# [Required work]
Please retype all of the lines below word for word.

— START Records shown —

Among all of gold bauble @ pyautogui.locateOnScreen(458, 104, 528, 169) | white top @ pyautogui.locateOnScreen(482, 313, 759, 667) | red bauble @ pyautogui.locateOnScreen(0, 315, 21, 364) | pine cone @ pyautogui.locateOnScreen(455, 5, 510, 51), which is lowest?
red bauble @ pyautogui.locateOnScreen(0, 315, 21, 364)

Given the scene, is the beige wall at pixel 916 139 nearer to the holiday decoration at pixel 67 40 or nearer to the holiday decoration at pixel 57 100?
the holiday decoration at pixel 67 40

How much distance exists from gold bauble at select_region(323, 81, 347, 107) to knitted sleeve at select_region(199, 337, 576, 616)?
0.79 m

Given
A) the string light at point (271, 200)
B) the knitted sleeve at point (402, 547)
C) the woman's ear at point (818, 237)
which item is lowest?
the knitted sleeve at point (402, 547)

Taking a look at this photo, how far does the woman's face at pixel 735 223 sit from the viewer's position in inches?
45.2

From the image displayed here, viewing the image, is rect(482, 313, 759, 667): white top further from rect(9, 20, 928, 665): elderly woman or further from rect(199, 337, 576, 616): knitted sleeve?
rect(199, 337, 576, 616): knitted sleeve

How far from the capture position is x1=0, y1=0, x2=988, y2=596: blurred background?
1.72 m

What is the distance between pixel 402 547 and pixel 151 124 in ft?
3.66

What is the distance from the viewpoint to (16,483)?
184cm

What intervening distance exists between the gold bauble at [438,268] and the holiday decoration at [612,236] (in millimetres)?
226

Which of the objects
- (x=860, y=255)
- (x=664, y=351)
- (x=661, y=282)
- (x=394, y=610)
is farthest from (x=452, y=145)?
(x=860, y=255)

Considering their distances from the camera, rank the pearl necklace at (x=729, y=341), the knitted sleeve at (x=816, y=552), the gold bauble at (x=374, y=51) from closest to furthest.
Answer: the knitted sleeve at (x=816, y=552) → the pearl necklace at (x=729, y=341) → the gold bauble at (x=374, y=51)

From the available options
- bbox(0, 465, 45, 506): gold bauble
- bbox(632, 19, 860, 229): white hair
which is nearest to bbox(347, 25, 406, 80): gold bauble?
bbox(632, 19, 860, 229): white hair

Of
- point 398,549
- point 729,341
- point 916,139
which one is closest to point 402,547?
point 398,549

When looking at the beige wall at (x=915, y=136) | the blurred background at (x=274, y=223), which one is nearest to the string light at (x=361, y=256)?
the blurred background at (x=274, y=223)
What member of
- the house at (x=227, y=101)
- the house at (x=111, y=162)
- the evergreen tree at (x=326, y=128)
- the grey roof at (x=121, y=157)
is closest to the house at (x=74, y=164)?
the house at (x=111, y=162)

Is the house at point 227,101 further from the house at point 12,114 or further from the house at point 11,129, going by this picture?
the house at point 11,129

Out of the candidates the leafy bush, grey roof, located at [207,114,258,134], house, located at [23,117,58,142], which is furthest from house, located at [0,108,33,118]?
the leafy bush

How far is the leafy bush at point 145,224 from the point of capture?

— END Records shown —

# [Full output]
Among all of gold bauble @ pyautogui.locateOnScreen(458, 104, 528, 169) | white top @ pyautogui.locateOnScreen(482, 313, 759, 667) | red bauble @ pyautogui.locateOnScreen(0, 315, 21, 364) | pine cone @ pyautogui.locateOnScreen(455, 5, 510, 51), which is lowest?
red bauble @ pyautogui.locateOnScreen(0, 315, 21, 364)

Given the scene, is the beige wall at pixel 916 139 nearer to the holiday decoration at pixel 67 40 or nearer to the holiday decoration at pixel 57 100?
the holiday decoration at pixel 67 40

How much distance exists from gold bauble at select_region(323, 81, 347, 107) to knitted sleeve at select_region(199, 337, 576, 616)?
0.79 m

Given
A) the string light at point (271, 200)
B) the knitted sleeve at point (402, 547)
C) the woman's ear at point (818, 237)
which item is lowest?
the knitted sleeve at point (402, 547)

Taking a look at this photo, how far does the woman's face at pixel 735 223 sit from the viewer's position in inches?
45.2

From the image displayed here, viewing the image, is rect(482, 313, 759, 667): white top further from rect(9, 20, 928, 665): elderly woman or further from rect(199, 337, 576, 616): knitted sleeve?
rect(199, 337, 576, 616): knitted sleeve

How far from the capture position is x1=0, y1=0, x2=988, y2=596: blurred background?
1.72 m

What is the distance between pixel 402 547 and pixel 151 124 in ft?
3.66

What is the distance from the viewpoint to (16,483)?
184cm

What intervening distance exists between the gold bauble at [438,268] and the holiday decoration at [612,236] (in millimetres)?
226

Which of the objects
- (x=860, y=255)
- (x=664, y=351)
- (x=661, y=282)
- (x=394, y=610)
is farthest from (x=452, y=145)?
(x=860, y=255)

Considering their distances from the camera, rank the pearl necklace at (x=729, y=341), the knitted sleeve at (x=816, y=552), the gold bauble at (x=374, y=51) from closest to furthest.
Answer: the knitted sleeve at (x=816, y=552) → the pearl necklace at (x=729, y=341) → the gold bauble at (x=374, y=51)

From the available options
- bbox(0, 465, 45, 506): gold bauble
- bbox(632, 19, 860, 229): white hair
which is nearest to bbox(347, 25, 406, 80): gold bauble?
bbox(632, 19, 860, 229): white hair

Of
- point 398,549
- point 729,341
- point 916,139
which one is closest to point 402,547?
point 398,549

When looking at the beige wall at (x=915, y=136) | the blurred background at (x=274, y=223), which one is nearest to the string light at (x=361, y=256)?
the blurred background at (x=274, y=223)
What member of
- the house at (x=227, y=101)
- the house at (x=111, y=162)
- the evergreen tree at (x=326, y=128)
- the grey roof at (x=121, y=157)
is closest to the house at (x=74, y=164)?
the house at (x=111, y=162)

Is the house at point 227,101 further from the house at point 12,114 or further from the house at point 11,129, going by this picture?
the house at point 11,129

Out of the candidates the leafy bush, grey roof, located at [207,114,258,134], house, located at [23,117,58,142], which is furthest from house, located at [0,108,33,118]?
the leafy bush

How far is the leafy bush at point 145,224 from the point of capture?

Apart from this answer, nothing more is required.